Babies’ lungs are filled with a liquid that helps them grow and develop inside the womb. After they’re born, this liquid is absorbed so that after birth they can take in the surrounding air. Premature babies are at high risk of developing breathing problems because their lungs are not mature enough to make this switch without some extra help.
A ventilator is used to provide breathing support for sick or premature babies. These babies are often too weak, sick, or immature to breathe well enough on their own. They may need assistance from a ventilator to provide oxygen to the lungs and to remove carbon dioxide from the lungs.

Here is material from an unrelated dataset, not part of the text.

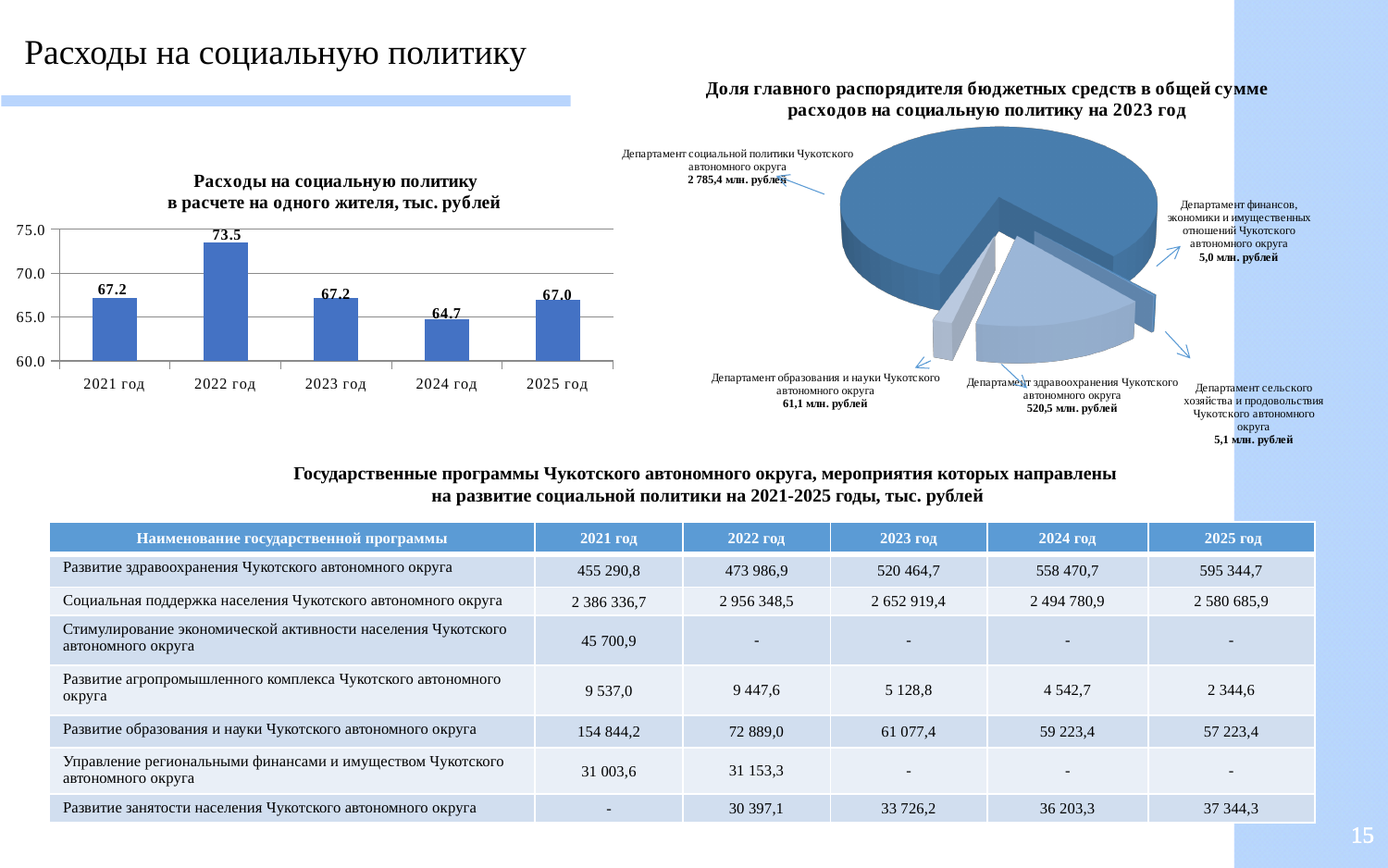
In the bar chart 'Расходы на социальную политику в расчете на одного жителя', do the values rise or fall from 2022 год to 2024 год? fall In the bar chart 'Расходы на социальную политику в расчете на одного жителя', what is the difference between the values for 2022 год and 2024 год? 8.8 In the bar chart 'Расходы на социальную политику в расчете на одного жителя', what is the value for 2022 год? 73.5 In the bar chart 'Расходы на социальную политику в расчете на одного жителя', which year has the lowest value? 2024 год In the pie chart 'Доля главного распорядителя бюджетных средств', what is the value for Департамент здравоохранения Чукотского автономного округа? 520,5 млн. рублей In the bar chart 'Расходы на социальную политику в расчете на одного жителя', what is the value for 2024 год? 64.7 How many years are shown in the bar chart 'Расходы на социальную политику в расчете на одного жителя'? 5 In the bar chart 'Расходы на социальную политику в расчете на одного жителя', is the value for 2022 год greater or less than 70.0? greater What kind of chart is 'Расходы на социальную политику в расчете на одного жителя'? bar chart In the pie chart 'Доля главного распорядителя бюджетных средств', which is larger: Департамент здравоохранения or Департамент образования и науки? Департамент здравоохранения In the bar chart 'Расходы на социальную политику в расчете на одного жителя', which year has the highest value? 2022 год In the pie chart 'Доля главного распорядителя бюджетных средств', which department has the largest share? Департамент социальной политики Чукотского автономного округа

Ventilator is a bedside machine. It is attached to a breathing tube that is placed into the trachea of the babies who need help breathing. Caregivers can adjust the ventilator as needed, depending on the baby’s condition, blood gas measurements, and x-rays.
Types of ventilatory support:
- Conventional mechanical ventilation (CMV)
With CMV, the ventilator pushes a measured amount of gas into the lungs at a certain rate meant to mimic normal breathing. The rate, the volume of air, and its oxygen content can all be adjusted for the individual baby. The lungs are rather like an elastic band: as the ventilator pushes a measured amount of air into the lungs, they stretch. At the end of the ventilator breath, the lungs stop stretching, then recoil to their resting state. Modern ventilators can sense when a baby is about to take a breath and synchronize ventilator breaths with the spontaneous breaths of the baby. In this way, CMV can be used to support breathing rather than replace it.
- Continuous positive airway pressure (CPAP)
CPAP is the delivery of air and extra oxygen, usually through small tubes placed in the nose, called nasal prongs, or through a mask. The mixture of air and oxygen gas is gently blown through the prongs, creating a slightly higher amount of pressure within the oral cavity and lungs than in the surrounding environment. Although not particularly forceful, this pressure helps prevent the lungs from collapsing and makes breathing easier. The amount of oxygen given can be adjusted to satisfy the oxygen needs of the baby’s body. Additionally, the pressure created in the lungs can also be adjusted. The goal is to keep the lungs inflated without putting too much strain on the lungs themselves.
- High frequency oscillation (HFO)
HFO is another mode of achieving gas exchange without using pushes from a ventilator. It is generally used for babies at risk for developing significant lung disease and damage. HFO puts pressure into the lungs, keeping them open, and then shakes very small volumes of air in and out of the lungs at a high rate.
- High frequency jet ventilation (HFJV)
HFJV is similar to HFO, except that instead of oscillations to drive oxygen into the lungs, it uses something like the action of a tiny air gun. There is a steady, continuous flow of gas into the lungs that is interrupted very frequently by pulsatile jets of gas directed at right angles to the continuous flow of gas. Jets of gas enter the lung at high rates. In general, HFJV is commonly used for babies that have developed pulmonary interstitial emphysema. In this condition, which can be caused by mechanical ventilation, small air-filled parts of the lung are effectively cut off from the rest of the lung and no longer functional.
Most babies who need ventilator assistance have some lung problems, including immature or diseased lungs, which are at risk for injury. Sometimes, delivering oxygen under pressure can damage the fragile air sacs. This can lead to air leaks, which can make it difficult for the ventilator to help the baby breathe.
Long-term damage may also occur, leading to a form of chronic lung disease that is called bronchopulmonary dysplasia. Therefore, caregivers closely monitor and try to “wean” the baby from oxygen or decrease the ventilator settings whenever possible. How much breathing support is given usually depends on the baby’s needs.